You don't need to have a water profile in mind except in the broadest sense. You do need to get mash pH right for best beer flavor. Mash pH has little effect on beer pH as that is set mostly by the yeast you choose to use. They will put the pH where they want it unless you make it difficult for them: high wort pH (think if it as a voltage) with lots of alkalinity (think if it as current) behind it, for example). A good value of mash pH for stouts is the same as for any other beer 5.3 - 5.6 should work out OK but you can expect, based on your own experiments, to find a subrange that suits you best for the particular stout you are brewing.
The difficulty with stouts is that it is such a broad category from the light, refreshing, dry Irish style through to the sweet, syrupy, rich heavy tropical stouts and RIS's. The only ones I brew are the first type so I feel competent to talk about them. You can, with a typical recipe and typical water brew without need for any alkalinity. This assumes sane levels of roast barley or black malt - up to say 20%. If you want to go that high then you will need alkalinity to control pH drop. You can also control pH drop by witholding the black malts as suggested but then you would have still set the mash pH to a proper level with just the base, probably using acid to do so and then when you later add the black malts you get their acid too so your wort pH is probably below 5. This is below what is generally recommended as a minimum wort pH but as I have never worked in that realm I can't say what the negative consequences, if any, are likely to be. AFAIK the commercial brewers of stout don't manage mash pH that way and I guess my feeling is that if you manage it properly you shouldn't have to use that technique either.

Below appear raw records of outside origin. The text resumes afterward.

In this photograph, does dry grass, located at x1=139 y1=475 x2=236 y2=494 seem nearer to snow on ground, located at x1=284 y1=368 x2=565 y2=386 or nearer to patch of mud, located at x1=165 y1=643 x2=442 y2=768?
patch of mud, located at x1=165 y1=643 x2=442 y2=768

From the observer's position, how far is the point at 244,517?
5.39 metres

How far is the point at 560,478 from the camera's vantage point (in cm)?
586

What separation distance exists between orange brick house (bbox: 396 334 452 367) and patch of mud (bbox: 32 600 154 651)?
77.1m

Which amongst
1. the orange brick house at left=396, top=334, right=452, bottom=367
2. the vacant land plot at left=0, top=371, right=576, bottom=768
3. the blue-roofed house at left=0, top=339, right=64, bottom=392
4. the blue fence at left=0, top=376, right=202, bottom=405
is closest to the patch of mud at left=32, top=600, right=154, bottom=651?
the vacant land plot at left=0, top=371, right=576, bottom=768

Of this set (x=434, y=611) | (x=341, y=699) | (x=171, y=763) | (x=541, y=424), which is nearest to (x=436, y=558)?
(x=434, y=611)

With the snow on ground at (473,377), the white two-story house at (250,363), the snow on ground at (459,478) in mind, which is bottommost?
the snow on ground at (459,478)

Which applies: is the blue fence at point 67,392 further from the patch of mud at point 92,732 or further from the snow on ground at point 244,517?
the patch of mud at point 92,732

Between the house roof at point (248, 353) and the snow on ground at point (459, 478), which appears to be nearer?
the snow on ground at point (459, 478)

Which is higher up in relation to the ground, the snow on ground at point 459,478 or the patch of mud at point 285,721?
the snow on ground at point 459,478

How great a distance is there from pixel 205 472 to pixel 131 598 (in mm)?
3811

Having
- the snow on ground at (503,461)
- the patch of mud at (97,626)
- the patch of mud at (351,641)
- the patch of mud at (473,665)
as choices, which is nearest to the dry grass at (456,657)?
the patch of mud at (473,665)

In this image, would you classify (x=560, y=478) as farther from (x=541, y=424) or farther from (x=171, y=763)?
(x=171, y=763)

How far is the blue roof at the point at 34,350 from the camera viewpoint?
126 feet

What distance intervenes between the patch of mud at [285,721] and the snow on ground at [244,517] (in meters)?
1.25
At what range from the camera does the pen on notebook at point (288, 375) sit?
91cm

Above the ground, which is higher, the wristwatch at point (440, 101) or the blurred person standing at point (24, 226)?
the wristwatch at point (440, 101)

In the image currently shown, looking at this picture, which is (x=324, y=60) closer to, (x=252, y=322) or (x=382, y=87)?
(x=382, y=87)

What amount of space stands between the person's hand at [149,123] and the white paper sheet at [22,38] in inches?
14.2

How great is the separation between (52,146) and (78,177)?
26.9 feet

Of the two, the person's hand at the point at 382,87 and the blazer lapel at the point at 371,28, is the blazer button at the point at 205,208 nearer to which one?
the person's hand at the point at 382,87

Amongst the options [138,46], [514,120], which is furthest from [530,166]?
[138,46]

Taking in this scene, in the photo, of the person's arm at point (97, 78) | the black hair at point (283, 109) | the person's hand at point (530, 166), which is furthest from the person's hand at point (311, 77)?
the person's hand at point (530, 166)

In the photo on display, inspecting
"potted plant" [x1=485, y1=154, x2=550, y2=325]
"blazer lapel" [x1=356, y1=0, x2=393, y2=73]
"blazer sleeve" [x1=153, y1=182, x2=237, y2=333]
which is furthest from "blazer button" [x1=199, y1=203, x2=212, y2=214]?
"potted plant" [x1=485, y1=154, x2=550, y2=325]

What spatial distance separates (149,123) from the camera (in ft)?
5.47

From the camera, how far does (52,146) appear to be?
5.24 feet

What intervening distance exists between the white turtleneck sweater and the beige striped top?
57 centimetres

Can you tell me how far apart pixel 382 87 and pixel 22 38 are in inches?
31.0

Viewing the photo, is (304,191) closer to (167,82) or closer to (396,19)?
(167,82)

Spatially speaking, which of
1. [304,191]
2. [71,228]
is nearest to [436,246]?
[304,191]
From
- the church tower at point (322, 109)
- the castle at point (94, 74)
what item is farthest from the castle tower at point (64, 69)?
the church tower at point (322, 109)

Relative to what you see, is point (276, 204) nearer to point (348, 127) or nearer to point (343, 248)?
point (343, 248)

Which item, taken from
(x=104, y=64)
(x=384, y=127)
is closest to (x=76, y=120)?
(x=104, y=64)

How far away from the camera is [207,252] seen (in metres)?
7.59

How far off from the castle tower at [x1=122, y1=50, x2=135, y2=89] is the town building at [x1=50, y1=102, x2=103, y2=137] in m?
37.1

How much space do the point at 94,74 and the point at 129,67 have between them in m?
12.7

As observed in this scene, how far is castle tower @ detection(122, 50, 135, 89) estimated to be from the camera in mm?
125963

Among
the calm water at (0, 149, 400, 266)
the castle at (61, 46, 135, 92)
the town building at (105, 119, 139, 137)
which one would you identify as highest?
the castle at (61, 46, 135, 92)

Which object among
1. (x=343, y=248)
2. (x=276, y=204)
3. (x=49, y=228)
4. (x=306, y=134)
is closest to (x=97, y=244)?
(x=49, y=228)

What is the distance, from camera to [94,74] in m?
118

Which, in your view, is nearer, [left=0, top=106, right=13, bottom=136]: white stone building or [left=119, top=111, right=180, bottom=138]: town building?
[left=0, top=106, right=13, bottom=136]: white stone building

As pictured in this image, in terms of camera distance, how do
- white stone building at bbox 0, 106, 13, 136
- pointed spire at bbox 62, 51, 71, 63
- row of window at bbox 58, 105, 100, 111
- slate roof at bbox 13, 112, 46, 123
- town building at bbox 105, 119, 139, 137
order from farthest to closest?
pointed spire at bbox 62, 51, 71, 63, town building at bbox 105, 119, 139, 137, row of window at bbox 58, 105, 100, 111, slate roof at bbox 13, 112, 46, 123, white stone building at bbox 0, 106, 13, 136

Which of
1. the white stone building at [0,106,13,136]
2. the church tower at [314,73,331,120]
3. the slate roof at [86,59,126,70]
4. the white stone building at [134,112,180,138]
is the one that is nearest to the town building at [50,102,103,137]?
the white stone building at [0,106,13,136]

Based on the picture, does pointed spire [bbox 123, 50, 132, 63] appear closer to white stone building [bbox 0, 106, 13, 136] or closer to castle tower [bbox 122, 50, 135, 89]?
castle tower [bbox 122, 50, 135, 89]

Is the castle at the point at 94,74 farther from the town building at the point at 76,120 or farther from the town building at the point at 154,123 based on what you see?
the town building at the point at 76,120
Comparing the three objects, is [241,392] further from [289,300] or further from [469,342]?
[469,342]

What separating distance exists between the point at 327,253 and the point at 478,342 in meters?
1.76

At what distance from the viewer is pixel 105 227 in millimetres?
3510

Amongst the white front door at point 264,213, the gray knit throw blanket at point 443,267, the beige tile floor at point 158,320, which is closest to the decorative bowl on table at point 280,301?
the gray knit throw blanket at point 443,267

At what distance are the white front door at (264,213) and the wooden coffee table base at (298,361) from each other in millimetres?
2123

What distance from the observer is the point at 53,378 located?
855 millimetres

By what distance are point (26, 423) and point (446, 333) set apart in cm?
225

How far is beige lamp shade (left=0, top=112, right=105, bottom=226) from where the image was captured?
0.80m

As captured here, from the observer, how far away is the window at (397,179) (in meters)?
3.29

If you wish to mash just the MO and the 80L with RO water to which you add (per 5 gallons) 2 grams of CaCl2 and a gram of gypsum you could expect a mash pH of about 5.52 (with alkalinity of 100 that would go up to 5.65 or so. If you added 10% black malt to the 0 alkalinity water then you might expect to get mash pH of 5.44. Thus you would not need to withhold the dark malt at all at this level even brewing with 0 alkalinity water. Now were you to double that black malt to 20% (0 alkalinity) you might expect mash pH of 5.37 (and one of those stouts that leaves you, if you are unfortunate to be assigned to them in a competition, with a mouth that tastes as if you have been munching charcoal briquettes at the end of the flight). Note that the two decimal places in pH are not by any means justified in absolute terms because of all the assumptions I have to make but are included so you can see the relative effects. Using 20% with alkalinity 100 water would give an expected mash pH of around 5.47
Now in calculating all that I accidentally forgot to put in the calcium (right around 50 mg/L at the level of the salts I hypothesized) which would drop all the pH's I calculated by approximately 0.06 pH. Even so, you would, in none of the cases except perhaps 20%, 0 alkalinity be terribly uncomfortable with the results using no additional alkalinity. OTOH this certainly does focus bright light on Adam's suggestion that the salts be held back until the boil if you are uncomfortable with a pH of 5.32 (and I think I might be).
Now change any of the assumptions: use different base malts or different black malts or use over 20% black malt/barley and all this changes but it shouldn't change by that much. The idea you should get is that stouts are difficult to predict precisely (unless they are just plain old Irish stout) so that the best approach is test mash with pH meter.